Excerpt
════════════════
Language Modeling
Language modeling is the task of predicting the next word or character in a document. This technique can be used to train language models that can further be applied to a wide range of natural language tasks like text generation, text classification, and question answering.
The common types of language modeling techniques involve:
- N-gram Language Models
- Neural Language Models
A model’s language modeling capability is measured using cross-entropy and perplexity. Some datasets to evaluate language modeling are:
- WikiText-103: The WikiText language modeling dataset is a collection of over 100 million tokens extracted from the set of verified Good and Featured articles on Wikipedia. Compared to the preprocessed version of Penn Treebank (PTB), WikiText-2 is over 2 times larger and WikiText-103 is over 110 times larger. The WikiText dataset also features a far larger vocabulary and retains the original case, punctuation and numbers - all of which are removed in PTB. As it is composed of full articles, the dataset is well suited for models that can take advantage of long term dependencies.
- One Billion Word: The One Billion Word dataset is a dataset for language modeling. The training/held-out data was produced from the WMT 2011 News Crawl data using a combination of Bash shell and Perl scripts.
- C4: C4 is a colossal, cleaned version of Common Crawl’s web crawl corpus. It was based on Common Crawl dataset: https://commoncrawl.org. It was used to train the T5 text-to-text Transformer models.
One of the most recent popular benchmarks to evaluate language modeling capabilities with extrinsic metrics is called SuperGLUE.
Some popular and notable state-of-the-art language models, include:
- GPT-3: GPT-3 is an autoregressive transformer model with 175 billion parameters. It uses the same architecture/model as GPT-2, including the modified initialization, pre-normalization, and reversible tokenization, with the exception that GPT-3 uses alternating dense and locally banded sparse attention patterns in the layers of the transformer, similar to the Sparse Transformer. A Sparse Transformer is a Transformer based architecture which utilizes sparse factorizations of the attention matrix to reduce time/memory to O(n*sqrt(n)).
════════════════
Supplied information
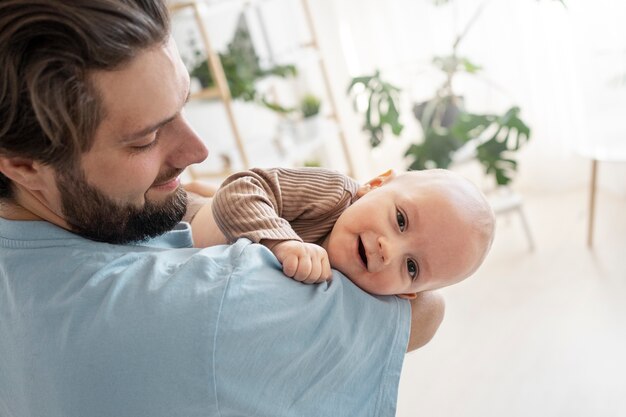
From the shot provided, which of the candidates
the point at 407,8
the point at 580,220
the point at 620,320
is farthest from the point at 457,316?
the point at 407,8

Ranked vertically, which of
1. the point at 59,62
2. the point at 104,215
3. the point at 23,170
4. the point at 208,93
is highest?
the point at 59,62

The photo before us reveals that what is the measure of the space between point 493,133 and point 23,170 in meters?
3.06

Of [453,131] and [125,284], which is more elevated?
[125,284]

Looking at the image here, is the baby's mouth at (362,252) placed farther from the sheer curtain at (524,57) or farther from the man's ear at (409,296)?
the sheer curtain at (524,57)

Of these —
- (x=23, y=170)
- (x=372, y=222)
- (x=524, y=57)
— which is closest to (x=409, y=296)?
(x=372, y=222)

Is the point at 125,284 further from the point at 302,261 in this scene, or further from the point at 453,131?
the point at 453,131

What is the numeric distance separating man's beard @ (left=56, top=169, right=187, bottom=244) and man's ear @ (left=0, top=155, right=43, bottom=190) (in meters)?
0.04

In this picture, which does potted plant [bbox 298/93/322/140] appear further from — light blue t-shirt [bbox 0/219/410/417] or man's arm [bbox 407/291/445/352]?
light blue t-shirt [bbox 0/219/410/417]

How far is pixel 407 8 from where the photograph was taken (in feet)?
13.1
════════════════
Work request
Continue the language modeling page from its final sentence. The entries have no connection to the text on language modeling.

Result for this exercise
- Codex: We introduce Codex, a GPT language model fine-tuned on publicly available code from GitHub, and study its Python code-writing capabilities. A distinct production version of Codex powers GitHub Copilot. On HumanEval, a new evaluation set we release to measure functional correctness for synthesizing programs from docstrings, our model solves 28.8% of the problems, while GPT-3 solves 0%
- BERT: BERT, or Bidirectional Encoder Representations from Transformers, improves upon standard Transformers by removing the unidirectionality constraint by using a masked language model (MLM) pre-training objective. The masked language model randomly masks some of the tokens from the input, and the objective is to predict the original vocabulary id of the masked word based only on its context. Unlike left-to-right language model pre-training, the MLM objective enables the representation to fuse the left and the right context, which allows us to pre-train a deep bidirectional Transformer. In addition to the masked language model, BERT uses a next sentence prediction task that jointly pre-trains text-pair representations.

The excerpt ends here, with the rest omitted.